Anne-Louise Alix alliait l'intelligence à la beauté. Fait incroyable, elle se passionnait pour l'économie politique. Cela n'était ni un euphémisme, ni même une hypallage de dire qu'elle avait réellement un don pour cette matière. Elle s'était constitué une bibliothèque où les ouvrages des mercantilistes français du dix-septième siècle côtoyaient « L'économique » de Xénophon, « La Richesse des nations » d'Adam Smith, mais aussi Malthus, Ricardo, Sismondi, Saint-Simon et Jean-Baptiste Say. Certains auteurs, séditieux, lui plaisaient moins, mais elle les avait lus assidûment avant d'arrêter sur eux son opinion : Fourier, Cabet, avec sa fameuse « Icarie » et Victor Considérant ainsi que le « père » Enfantin ne lui avaient point échappé. Comme Buonaparte, elle faisait surveiller le cinq pour cent en bourse ainsi que la valeur de la rente. Elle se préoccupait de la fiscalité, des centimes additionnels, du taux de l'escompte et des quatre vieilles dont trois étaient dues par le patrimoine des Montmorency et des Talleyrand-Périgord : la contribution foncière, la contribution mobilière et personnelle et l'impôt sur les portes et fenêtres.

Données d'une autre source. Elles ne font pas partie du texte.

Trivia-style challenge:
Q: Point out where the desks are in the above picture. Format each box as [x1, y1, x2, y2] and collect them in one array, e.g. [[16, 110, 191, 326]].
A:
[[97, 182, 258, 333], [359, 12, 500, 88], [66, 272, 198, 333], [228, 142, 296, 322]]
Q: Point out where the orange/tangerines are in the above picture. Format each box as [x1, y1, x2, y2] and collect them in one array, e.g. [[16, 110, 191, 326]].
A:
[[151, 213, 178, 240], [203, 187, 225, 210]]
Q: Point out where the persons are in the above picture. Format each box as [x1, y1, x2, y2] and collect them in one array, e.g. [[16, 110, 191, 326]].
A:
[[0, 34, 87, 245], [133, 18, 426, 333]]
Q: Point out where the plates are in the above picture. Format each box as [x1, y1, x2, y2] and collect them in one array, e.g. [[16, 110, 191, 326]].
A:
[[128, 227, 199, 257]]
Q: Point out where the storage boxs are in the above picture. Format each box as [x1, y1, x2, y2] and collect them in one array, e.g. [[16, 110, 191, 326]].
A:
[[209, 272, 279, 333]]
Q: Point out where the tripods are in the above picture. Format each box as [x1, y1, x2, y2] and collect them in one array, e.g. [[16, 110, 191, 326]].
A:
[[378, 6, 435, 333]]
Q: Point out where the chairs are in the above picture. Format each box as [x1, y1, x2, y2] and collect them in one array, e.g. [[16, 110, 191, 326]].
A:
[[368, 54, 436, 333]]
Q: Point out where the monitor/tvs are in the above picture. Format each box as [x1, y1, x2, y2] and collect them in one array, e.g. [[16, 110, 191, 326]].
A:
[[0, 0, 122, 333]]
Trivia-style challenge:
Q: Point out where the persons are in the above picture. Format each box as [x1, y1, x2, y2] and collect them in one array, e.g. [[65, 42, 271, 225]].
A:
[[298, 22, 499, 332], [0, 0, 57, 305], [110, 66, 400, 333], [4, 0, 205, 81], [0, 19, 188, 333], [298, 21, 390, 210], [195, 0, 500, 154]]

Imaginons un instant uchronique au cours duquel la magnifique Anne-Louise Alix aurait été confrontée à l'ouvrage d'un siècle postérieur, « Le voyage des esclaves », du mystérieux et implacable économiste autrichien Taddeus Von Kalmann. Comment aurait-elle réagi aux affirmations péremptoires de ce pensum qui affirmait que toute intervention de l'Etat, même modérée, était la porte ouverte vers l'horreur communiste et qu'il fallait faire table rase de toutes les conquêtes sociales effectuées en un siècle, de toutes les velléités philanthropiques, faire brûler solennellement en l'équivalent américain de la place de Grève par le bourreau du coin l'enquête de monsieur Villermé et la loi de 1841 sur le travail des enfants? Et cette conclusion hideuse : « L'esclavage antique était économiquement rentable », ce « slavery is beautiful. » sacrilège! Aurait-elle battu des mains comme une fillette émerveillée par un tour de magie, ou aurait-elle jeté ledit livre à la figure de l'économiste en le traitant de plus grand malfaiteur de l'humanité depuis Néron? Elle ne pensait pas sérieusement qu'il y eût encore des bourreaux en Amérique, des sortes d'inquisiteurs protestants, quoiqu'elle eût entendu parler des oeuvres de monsieur Alexis de Tocqueville, élu à l'Académie française en 1841.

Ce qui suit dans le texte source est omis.